Gertjan Verdickt, expert financier (KU Leuven).

Le bon d’Etat à 2,81%, une si bonne affaire? « Attention à ces trois éléments »

Noé Spies
Noé Spies Journaliste au Vif

Le nouveau bon d’Etat, dont le taux net est annoncé à 2,81%, se présente comme une alternative de choix face aux taux d’intérêt timides des comptes d’épargne. Le ministre des Finances compte ainsi forcer les banques à revoir leurs positions. Une affaire à ne pas manquer ?

Avec un rendement net annoncé à 2,81%, le bon d’Etat a tout pour séduire. Il propose en tout cas un taux d’intérêt supérieur à ceux en vigueur pour la grande majorité des comptes d’épargne actuels. Concoctée par le ministre des Finances Vincent Van Peteghem (CD&V), cette obligation, qui profite d’un précompte mobilier réduit à 15%, sera disponible dès le 4 septembre. Un montant de 100 euros minimum doit être déposé sous forme de coupon, soit via votre banque (où des frais peuvent être appliqués), soit directement via l’Agence Fédérale de la Dette.

« C’est certainement un investissement intéressant, entame Gertjan Verdickt, professeur de Finance (KU Leuven) et expert en investissement. Le taux de 2,81% est, disons, ‘raisonnable’, poursuit-il. Mais il y a des possibilités non exploitées par le gouvernement belge. En Allemagne, par exemple, le bon d’Etat est plus rentable: il dure également un an et s’élève à 3,3% nets. Aucune taxe n’y est appliquée. Or, en Belgique, le précompte mobilier est toujours de 15%. Même si elle a été réduite –elle était initialement à 30%-, une taxe non-négligeable subsiste », souligne-t-il.

Les inconvénients du bon d’Etat

Ce bon d’Etat est-il 100% avantageux ? Pour l’expert, même si le rendement est intéressant, trois problèmes majeurs se posent.

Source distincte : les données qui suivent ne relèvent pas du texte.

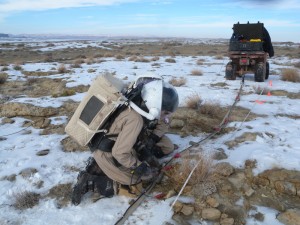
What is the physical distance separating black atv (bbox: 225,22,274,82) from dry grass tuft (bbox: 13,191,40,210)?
939cm

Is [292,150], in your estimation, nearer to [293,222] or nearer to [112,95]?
[293,222]

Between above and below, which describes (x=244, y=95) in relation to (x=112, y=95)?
below

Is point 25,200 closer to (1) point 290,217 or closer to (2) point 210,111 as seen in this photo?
(1) point 290,217

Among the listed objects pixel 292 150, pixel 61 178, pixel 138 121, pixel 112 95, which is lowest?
pixel 61 178

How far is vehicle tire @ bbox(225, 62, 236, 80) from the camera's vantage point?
38.7ft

1. « Le fait qu’il s’agisse d’une obligation d’un an est le gros point négatif, pointe Gertjan Verdickt. La question est dès lors de savoir comment réinvestir son argent l’année prochaine. Il n’est donc pas possible de planifier son investissement sur le moyen terme. Si on part du postulat que le gouvernement renouvellera le bon d’Etat l’année prochaine, quels en seront les termes ? La durée sera-t-elle encore d’un an, ou plusieurs années ? Donc, trop d’interrogations subsistent à cet égard. On appelle ceci le « rollover risk », c’est-à-dire le risque de refinancement. »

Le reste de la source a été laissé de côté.